The minimum wage for tipped workers is lower than the regular minimum wage, but that doesn’t mean that employers can get away with paying tipped workers less than regular staff.
If you’re a tipped worker, it’s important to understand state and federal law regarding employees who receive tips as a regular part of their compensation. How much you earn will depend on where you live and what the laws are in your state.
Definition of Tipped Workers
The federal government sets a required minimum wage for workers who receive tips on a regular basis and defines tipped employees as those who regularly receive at least $30 a month in tips. However, some states have a higher minimum wage than the federal rate and, in that case, the higher rate applies.
If you're an employee who receives tips, even though your hourly rate may be low, your total hourly rate must reach the designated minimum wage.
That amount varies based on your location. For example, the federal minimum wage is $7.25 per hour. That means that in every state, your combined cash and tip rate must equal (or exceed) that amount.
The total hourly wage you will earn is the minimum wage for your state, unless you live in a state that requires employers to pay the minimum wage before tips. In Florida, for example, as of 2020, the total combined rate is $8.56. Florida's minimum wage is increasing to $10 in September 2021 and then increasing by $1 per hour per year until it reaches $15 in September 2026. Other states, like Alaska, require that tipped workers be paid the full state minimum wage ($10.34 in 2021) before tips.
Federal Minimum Wage for Tipped Workers
The Fair Labor Standards Act mandates that employees who earn $30 or more per month in tips be paid at least $2.13 per hour in wages. This means that if you’re a waiter, bartender, or another service employee who receives tips, your employer is only required to pay you $2.13 per hour in wages.
However, the total amount earned ($2.13/hour plus tips) must equal the federal minimum wage.
This is known as the tip credit provision or tip credit allowance. This provision allows your employer to pay you less than the minimum wage because you are receiving tips on a regular basis.
An exception to the rule applies to federal contract workers who receive tips.

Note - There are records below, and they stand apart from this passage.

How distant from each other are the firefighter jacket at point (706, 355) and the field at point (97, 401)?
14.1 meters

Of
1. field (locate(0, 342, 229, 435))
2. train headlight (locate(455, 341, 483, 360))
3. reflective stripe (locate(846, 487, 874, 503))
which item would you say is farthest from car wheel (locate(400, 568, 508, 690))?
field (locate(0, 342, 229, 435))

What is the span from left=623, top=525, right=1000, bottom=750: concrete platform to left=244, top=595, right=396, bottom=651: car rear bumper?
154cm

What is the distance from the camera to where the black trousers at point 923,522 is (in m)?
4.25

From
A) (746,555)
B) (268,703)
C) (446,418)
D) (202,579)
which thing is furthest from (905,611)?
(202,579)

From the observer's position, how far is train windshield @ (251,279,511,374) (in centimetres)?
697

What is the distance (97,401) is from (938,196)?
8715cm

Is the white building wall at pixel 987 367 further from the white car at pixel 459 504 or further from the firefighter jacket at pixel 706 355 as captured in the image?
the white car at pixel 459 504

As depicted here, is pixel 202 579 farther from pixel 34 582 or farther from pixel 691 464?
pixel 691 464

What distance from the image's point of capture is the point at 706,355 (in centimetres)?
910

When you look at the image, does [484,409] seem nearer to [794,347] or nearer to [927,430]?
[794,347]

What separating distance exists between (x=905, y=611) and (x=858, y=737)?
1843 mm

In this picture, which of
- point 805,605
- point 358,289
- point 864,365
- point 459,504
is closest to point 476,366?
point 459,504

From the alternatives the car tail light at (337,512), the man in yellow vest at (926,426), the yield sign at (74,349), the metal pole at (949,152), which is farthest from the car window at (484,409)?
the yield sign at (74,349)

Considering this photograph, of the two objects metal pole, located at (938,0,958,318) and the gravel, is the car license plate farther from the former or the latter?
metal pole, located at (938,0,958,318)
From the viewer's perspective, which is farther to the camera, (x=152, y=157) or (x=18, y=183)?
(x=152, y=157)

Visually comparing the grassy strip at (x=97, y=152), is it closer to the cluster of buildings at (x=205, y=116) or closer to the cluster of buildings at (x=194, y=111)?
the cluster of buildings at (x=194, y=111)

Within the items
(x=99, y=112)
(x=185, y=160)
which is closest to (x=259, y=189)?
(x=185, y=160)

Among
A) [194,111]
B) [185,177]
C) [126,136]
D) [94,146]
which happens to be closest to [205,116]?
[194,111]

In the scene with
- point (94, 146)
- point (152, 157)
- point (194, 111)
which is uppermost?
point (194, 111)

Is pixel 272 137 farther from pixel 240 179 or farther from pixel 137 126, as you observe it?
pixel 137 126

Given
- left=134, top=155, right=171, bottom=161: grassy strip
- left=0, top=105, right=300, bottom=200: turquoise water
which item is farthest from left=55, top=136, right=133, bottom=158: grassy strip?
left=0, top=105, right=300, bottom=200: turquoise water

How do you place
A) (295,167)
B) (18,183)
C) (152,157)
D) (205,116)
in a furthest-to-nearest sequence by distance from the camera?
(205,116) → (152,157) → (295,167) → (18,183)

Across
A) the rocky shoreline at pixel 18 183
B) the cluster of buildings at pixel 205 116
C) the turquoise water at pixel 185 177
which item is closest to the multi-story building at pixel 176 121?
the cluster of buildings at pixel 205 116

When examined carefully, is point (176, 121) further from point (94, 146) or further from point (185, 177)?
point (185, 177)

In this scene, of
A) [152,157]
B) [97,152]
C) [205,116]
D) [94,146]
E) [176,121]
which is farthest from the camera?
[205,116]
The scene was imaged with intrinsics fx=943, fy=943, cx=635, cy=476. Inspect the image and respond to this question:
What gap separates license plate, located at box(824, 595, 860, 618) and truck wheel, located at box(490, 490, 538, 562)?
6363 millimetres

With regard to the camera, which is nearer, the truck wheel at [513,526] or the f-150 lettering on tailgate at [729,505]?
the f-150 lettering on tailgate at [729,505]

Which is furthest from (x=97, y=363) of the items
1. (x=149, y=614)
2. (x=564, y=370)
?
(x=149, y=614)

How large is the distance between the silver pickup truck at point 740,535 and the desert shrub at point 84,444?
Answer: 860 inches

As of 2021, these federal employees must be paid a cash wage of at least $7.65 per hour. If their total pay does not reach $10.95 per hour, the minimum for federal contract workers, their employer must raise their wages to make up the difference. The minimum wage for tipped contractors will gradually increase until it reaches the minimum wage for all federal contractors in January 2024.
State-by-State Minimum Wage for Tipped Workers
Some states require employers to pay their workers more than the federal tipped minimum wage. For example, for 2021, the Arizona minimum cash wage for tipped workers is $9.15 per hour and in the state of Massachusetts, it was $5.55 per hour. The combined cash and tip state minimum wages for the two states is comparable, though, with Arizona at $12.15 per hour and Massachusetts at $12.75 per hour.
All employers must adhere to the law in their state when paying employees. If you're not sure what you should be paid, check this chart of state minimum wage laws for tipped workers.
If there are no laws stipulating a minimum wage in the state where you work, the federal minimum wage is applicable.
Calculating Total Hourly Earnings With Tip Credits
The federal minimum tip wage is combined with a tip credit to reach the federal minimum wage. For example, the maximum federal tip credit is currently $5.12 per hour. If you add the $5.12 per hour plus the minimum tipped wage of $2.13, you reach the federal minimum wage of $7.25 an hour.
While the federal minimum wage is guaranteed, tipped workers receive some of this income from employers and some from tips. Workers always earn more if the tips received bring their earnings above the minimum wage.
In a state with a higher minimum wage, the total will reach the highest minimum wage for that location. Let's use Colorado as an example. In Colorado, the tip credit is $3.02; add that to the tipped worker minimum cash wage of $9.30, and you get the state minimum wage of $12.32.
Again, the hourly earnings can be higher based on the amount of tips the worker earns. But if you’re a tipped worker, it’s in your best interests to know the minimum your employer is allowed to pay you under state and federal law.
The Bottom Line
Workers Who Earn at Least $30 per Month in Tips Are Defined as Tipped Workers: Under federal law, they may be paid a lower minimum wage as long as the balance is made up in tips.
Tipped Workers Often Earn a Lower Minimum Wage Plus Tips: If workers’ average hourly earnings don’t reach the state or federal minimum wage, employers must make up the difference.
Employers Are Allowed a Tip Credit Provision That Allows Them to Pay Less per Hour: For example, in Iowa the minimum cash wage is $4.35 and the tip credit is $2.90, bringing the total hourly wage up to $7.25 (the state and federal minimum).
Not Every State Has a Lower Minimum Wage for Tipped Workers: Some states require workers to be paid the full state minimum wage before tips.